By the way, if someone discovers how to trigger this issue it would be easy to use it as a DOS pseudo-botnet.
My stack of projects to do is growing at a hell of a rate and I'm not popping them off the stack fast enough.
Check out the code generation parts and modules, they are the most mature. We have HRDs (like CRDs in k8s for anything) and a scripting language between bash and Python coming out soon too.
I've checked out your repo for a look over tomorrow when I'm cough sober!
We think of net neutrality as being for carriers and ISPs, but you could see it applied to a publicly accessible DNS service too. These DNS service providers are just as much part of the core service of the Internet as anyone else. It’s not a huge leap to require that those who operate a publicly accessible DNS service are bound by the same spirit of the regulations: that the infrastructure must not discriminate based on who is using it.
It’s different to operating a discriminatory firewall. DNS is a cacheable public service with bad consequences if poisonous data ends up in the system. Fiddling with DNS like this doesn’t seem like a good idea. Too much weird and bad stuff could go wrong.
Another analogy would be to the use of encryption on amateur radio. It seems like an innocuously good idea, but the radio waves were held open in public trust for public use. If you let them be used for a different (though arguably a more useful purpose) then the resource ends up being degraded.
Also along these lines of thought [begin irony mode]: FCC fines for DNS wildcard abuse / usage.

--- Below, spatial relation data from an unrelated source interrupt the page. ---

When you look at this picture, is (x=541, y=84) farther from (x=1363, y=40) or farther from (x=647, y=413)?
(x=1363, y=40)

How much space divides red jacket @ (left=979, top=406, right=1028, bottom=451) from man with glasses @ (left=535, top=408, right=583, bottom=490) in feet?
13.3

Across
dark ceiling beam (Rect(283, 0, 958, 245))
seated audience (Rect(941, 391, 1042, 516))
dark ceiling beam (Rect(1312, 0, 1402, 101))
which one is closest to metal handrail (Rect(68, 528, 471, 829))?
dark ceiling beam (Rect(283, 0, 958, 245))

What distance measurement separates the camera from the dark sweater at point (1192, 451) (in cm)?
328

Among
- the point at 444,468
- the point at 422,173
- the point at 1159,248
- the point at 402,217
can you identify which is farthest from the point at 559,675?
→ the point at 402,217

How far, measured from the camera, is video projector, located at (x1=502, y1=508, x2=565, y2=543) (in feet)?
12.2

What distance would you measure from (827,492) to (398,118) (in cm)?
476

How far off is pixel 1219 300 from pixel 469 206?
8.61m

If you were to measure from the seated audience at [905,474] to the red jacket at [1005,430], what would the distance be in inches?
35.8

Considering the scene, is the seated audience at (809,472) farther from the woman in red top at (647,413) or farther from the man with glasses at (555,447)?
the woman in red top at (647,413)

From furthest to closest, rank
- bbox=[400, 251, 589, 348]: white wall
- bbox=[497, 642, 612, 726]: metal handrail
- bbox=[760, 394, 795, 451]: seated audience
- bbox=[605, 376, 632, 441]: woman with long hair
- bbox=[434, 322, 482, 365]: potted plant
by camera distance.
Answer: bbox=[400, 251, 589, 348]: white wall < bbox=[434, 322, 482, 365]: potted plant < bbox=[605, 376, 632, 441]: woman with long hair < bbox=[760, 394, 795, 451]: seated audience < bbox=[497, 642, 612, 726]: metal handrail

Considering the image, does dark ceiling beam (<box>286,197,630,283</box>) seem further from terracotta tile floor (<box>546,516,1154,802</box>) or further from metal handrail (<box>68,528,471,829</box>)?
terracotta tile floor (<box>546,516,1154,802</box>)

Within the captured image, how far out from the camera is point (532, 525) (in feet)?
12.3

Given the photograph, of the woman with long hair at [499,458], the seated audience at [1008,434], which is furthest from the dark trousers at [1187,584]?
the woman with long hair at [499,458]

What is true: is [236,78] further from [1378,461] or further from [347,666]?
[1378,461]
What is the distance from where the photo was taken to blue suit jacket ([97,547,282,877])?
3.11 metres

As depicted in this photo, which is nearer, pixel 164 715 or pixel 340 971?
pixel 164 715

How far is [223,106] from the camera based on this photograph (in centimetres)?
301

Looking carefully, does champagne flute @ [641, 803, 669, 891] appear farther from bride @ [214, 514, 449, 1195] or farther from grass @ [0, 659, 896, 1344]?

I guess my point is that "abuse" in this sense is pretty subjective.
The difference is in whether both endpoints want the traffic, not whether (or on what basis) the enabling infrastructure wants to bear it.
Doesn't necessarily apply to this conversation, but the moral mistake that people (and societies) frequently make is underestimating the nuance that should be exercised when identifying others as abusers.
That's surprising. What were the spoofed user agents that they used?
We've run into this issue also, but all Facebook bot activity had user agents that contained the string "facebookexternalhit".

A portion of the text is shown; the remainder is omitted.